Task directions: An exact reprint of every record below is required, with the pictures left out.

___ Data supplied

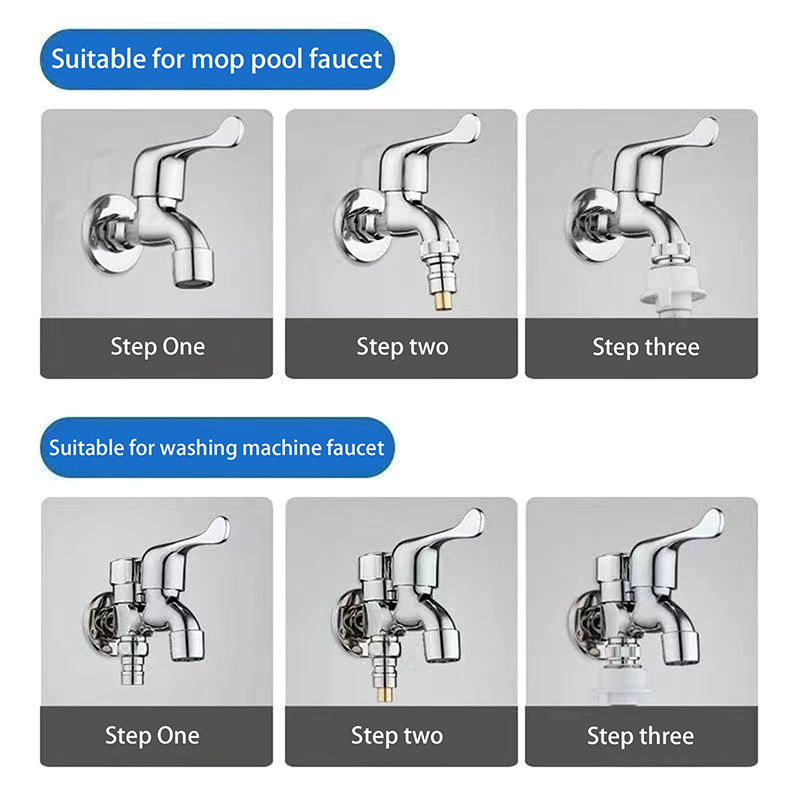 Suitable for mop pool faucet

Step One

Step two

Step three

Suitable for washing machine faucet

Step One

Step two

Step three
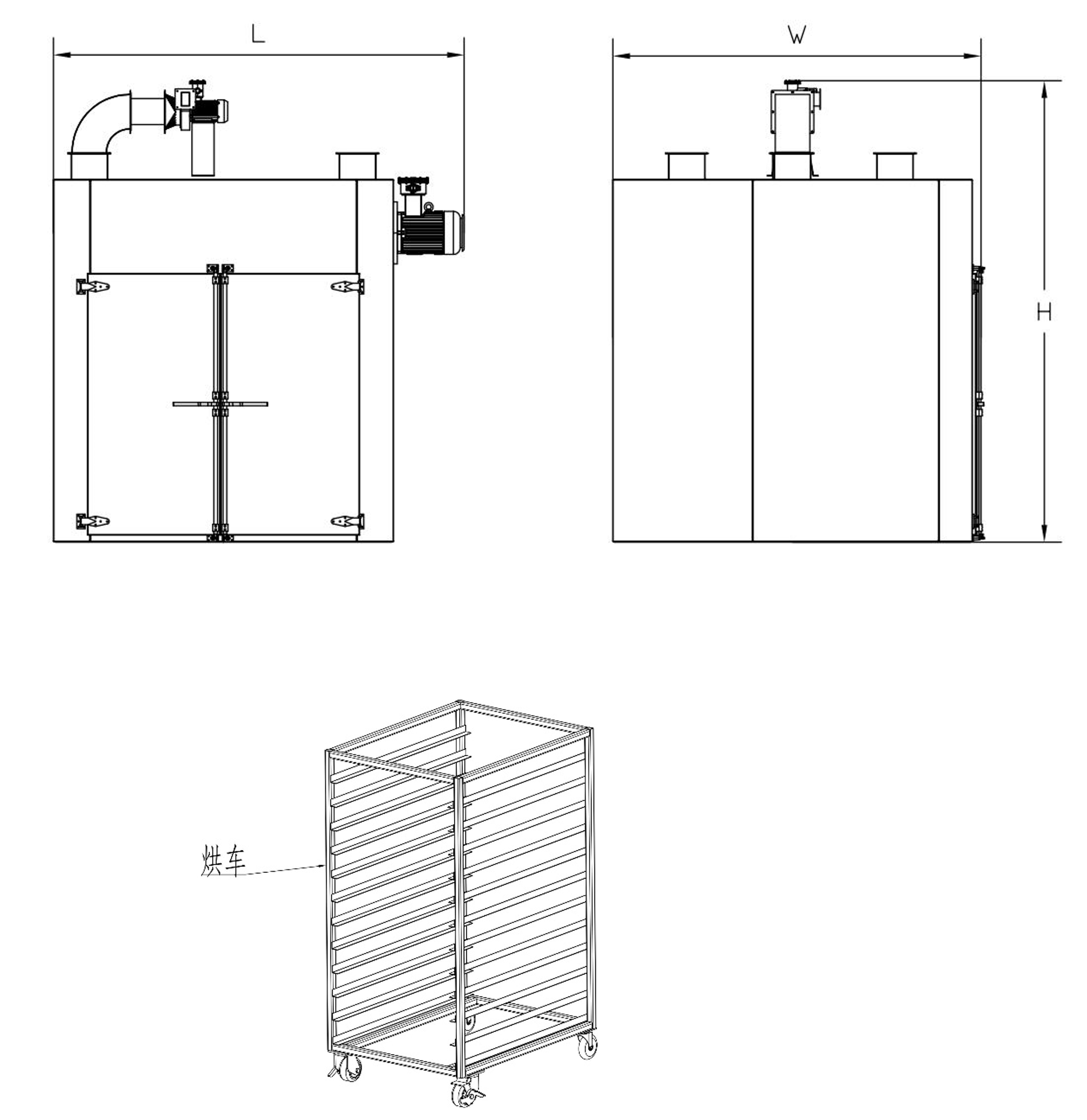 L

W

H

烘车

______

Solution to this exercise:
 Suitable for mop pool faucet

Step One

Step two

Step three

Suitable for washing machine faucet

Step One

Step two

Step three
 L

W

H

烘车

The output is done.